Richard Bradley, The Country Housewife and Lady's Director
A nineteenth century writer says that most "coxcombs" served then were actually beef palate. Surprisingly, recipes for béatille are rare (even though it reappears in the nineteenth century), and those I have found so far are for tarts, not stew. Still, for anyone who wants to treat their dinner guests like favored inmates of the Bastille, it should be easy enough to adapt the following to a stew:
Beatilles Tart
You clean them [presumably the coxcombs] well in hot water; after which you lay them out in your pie plate, with mushrooms, truffles, sweetbreads, artichoke hearts, & Beef marrow, all seasoned with salt, pepper, nutmeg, a packet of fines herbes, & grated or melted lard. Cover & gild it...; & having cooked around too hours over a low flame, put in lemon and mutton juice when serving. Le Cuisinier Royale et Bourgeois (474)

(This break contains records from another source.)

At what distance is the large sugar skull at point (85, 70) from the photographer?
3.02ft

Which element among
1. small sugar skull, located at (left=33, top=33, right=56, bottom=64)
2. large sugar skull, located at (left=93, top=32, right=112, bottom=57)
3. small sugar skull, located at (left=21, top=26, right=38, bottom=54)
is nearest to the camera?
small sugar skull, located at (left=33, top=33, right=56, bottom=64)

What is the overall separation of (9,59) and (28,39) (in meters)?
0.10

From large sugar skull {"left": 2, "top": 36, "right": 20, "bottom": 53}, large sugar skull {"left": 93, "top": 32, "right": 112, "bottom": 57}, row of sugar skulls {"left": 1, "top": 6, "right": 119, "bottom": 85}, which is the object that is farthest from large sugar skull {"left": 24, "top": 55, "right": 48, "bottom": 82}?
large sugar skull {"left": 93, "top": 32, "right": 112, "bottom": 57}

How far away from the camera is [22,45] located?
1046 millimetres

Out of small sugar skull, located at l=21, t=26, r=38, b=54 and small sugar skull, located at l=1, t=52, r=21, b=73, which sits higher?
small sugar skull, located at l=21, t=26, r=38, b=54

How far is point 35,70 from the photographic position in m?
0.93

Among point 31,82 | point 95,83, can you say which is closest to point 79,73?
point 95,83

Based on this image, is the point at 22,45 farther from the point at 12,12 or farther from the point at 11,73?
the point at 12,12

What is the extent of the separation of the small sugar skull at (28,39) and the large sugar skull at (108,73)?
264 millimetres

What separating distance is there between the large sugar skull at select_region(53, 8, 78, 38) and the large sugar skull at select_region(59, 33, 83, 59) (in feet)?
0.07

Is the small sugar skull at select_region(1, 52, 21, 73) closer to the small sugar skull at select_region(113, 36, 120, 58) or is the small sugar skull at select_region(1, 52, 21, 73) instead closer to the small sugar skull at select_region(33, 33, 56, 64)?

The Dictionnaire, having cribbed the recipe above, also offers:
Another way to make a Beatilles Tarte
Blanch veal, chop it up with beef or veal fat & a little fresh butter, white capon meat, some giblets of fowl which you put in whole, mushrooms, artichoke hearts, salt & pepper. Put all that on a fine pastry base in a pie plate; cover it with another piece of the same dough, gild your pie, set it to cook in the oven, or in the hearth, with fire above & below. (I, 122)
Renneville at one point says he had a slice of godiveau, which was probably not unlike this "Paté de Godiveau" described in Le Cuisinier Royal et Bourgeois (342):
Make a good Godiveau, with veal rouelle, beef marrow or fat, & a little lard; season with salt, pepper, cloves, nutmeg, fines herbes & spring onion: lay out your Paté on a fine dough base in the form you want, round or oval, & two or three fingers high: garnish it with mushrooms, sweetbreads, artichoke hearts, morels & chitterlings in the opening in the center, & when serving pour a white sauce over it.
Marmontel was given "a small plate of fried artichokes in a marinade". One New York restaurant offers an Italian dish: "Twice Fried Artichoke Crisp fried artichokes in a roman fashion, sprinkled with parsley and sea salt." that sounds much like the Cuisinier's recipe 106):
Fried Artichokes
Cut them into slices, take out the choke, & bring them to a boil three or four times; set them to soak with vinegar, pepper, salt & spring onion; then flour them & fry them in refined lard or refined butter: serve with fried parsley.
His servant's meal - which he ate by mistake - included "a purée of white broad beans". Surprisingly, recipes for broad beans (a common enough item) are rare. This one is from Bonnefons' Delice de Campagne (153-154):
When broad beans are newest, prepare them without milling them (that is without taking off the skin) & fricassée them like tender peas, with browned butter, salt, spice & a little water to cook them; green savory is a fine herb which goes marvellously well with broad beans, & without which they cannot be well-seasoned, slices of lard & sweet cream, make them still tastier. When they are larger, mill them, & put in lettuce as with peas [to thicken a bit], & some purslane as well, without omitting the savory. Still larger ready to turn yellow, mill them, & cook them in steam with water, butter, spice & savory, then strain them through the strainer, & fricassée them in browned butter; on meat days cut up lard in little balls, & cook them in the frying pan with a little water first before putting in the paste of broad beans; for common household use, do not mill them, putting them simply to steam as above.